No creo que las tareas clásicas deban descartarse, pero cabe preguntarse cómo ellas se actualizan al presente. Por ejemplo, qué rol cabe al sindicalismo cuando cerca del 70 % del mundo del trabajo se desempeña hoy por cuenta propia o en micro, pequeñas y medianas empresas; cómo construir organizaciones territoriales sólidas si la mayoría de la población no accede a vivienda estable, arrienda y rota constantemente, sin generar identidades barriales; cómo anclar ideologías, diagnósticos y proyectos colectivos en una sobreproducción digital de contenidos, donde las audiencias se hiperfragmentan y los mensajes —verdaderos o falsos— se diseñan para reforzar sesgos de confirmación; cómo realizar campañas orientadas a un público joven que reemplazó películas, discos y series por escenas de 30 segundos en tik-tok. La mayoría de las izquierdas, salvo excepciones, desde la socialdemocracia hasta las corrientes revolucionarias, parecen seguir aferradas a la esperanza de que, repitiendo las mismas fórmulas, algún día los resultados serán distintos.

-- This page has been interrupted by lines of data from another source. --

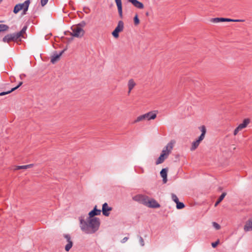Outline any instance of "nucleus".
I'll return each mask as SVG.
<instances>
[{
    "mask_svg": "<svg viewBox=\"0 0 252 252\" xmlns=\"http://www.w3.org/2000/svg\"><path fill=\"white\" fill-rule=\"evenodd\" d=\"M164 154H160V156L158 157V158L157 159L156 164L157 165L160 164L162 163L164 160L167 158L166 157L164 156Z\"/></svg>",
    "mask_w": 252,
    "mask_h": 252,
    "instance_id": "21",
    "label": "nucleus"
},
{
    "mask_svg": "<svg viewBox=\"0 0 252 252\" xmlns=\"http://www.w3.org/2000/svg\"><path fill=\"white\" fill-rule=\"evenodd\" d=\"M156 117L157 114L155 111H150L144 115L138 116L134 122H139L145 119L147 120H154L156 118Z\"/></svg>",
    "mask_w": 252,
    "mask_h": 252,
    "instance_id": "2",
    "label": "nucleus"
},
{
    "mask_svg": "<svg viewBox=\"0 0 252 252\" xmlns=\"http://www.w3.org/2000/svg\"><path fill=\"white\" fill-rule=\"evenodd\" d=\"M2 1V0H0V3Z\"/></svg>",
    "mask_w": 252,
    "mask_h": 252,
    "instance_id": "47",
    "label": "nucleus"
},
{
    "mask_svg": "<svg viewBox=\"0 0 252 252\" xmlns=\"http://www.w3.org/2000/svg\"><path fill=\"white\" fill-rule=\"evenodd\" d=\"M26 165L27 169L28 168H30V167H32L33 166V164H30Z\"/></svg>",
    "mask_w": 252,
    "mask_h": 252,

En un mes más, salvo una gran sorpresa, todo indica que José Antonio Kast obtendrá una victoria contundente. Una parte de las izquierdas, sin mayores reflexiones, comenzará a prepararse para volver a competir en cuatro años —otra vez sin proyecto—; otras, esperarán que la metafísica popular vuelva a conjugar los astros para provocar un nuevo ciclo de protestas que, de algún modo, resuelva la ausencia de estrategia. Sin embargo, este momento podría ser también una oportunidad: la de cuestionar todas las religiosidades políticas —las nostalgias, los automatismos, los rituales heredados— y, finalmente, pensar de verdad el presente y el futuro.
Por Francesco Penaglia
Académico Departamento de Política y Gobierno Universidad Alberto Hurtado.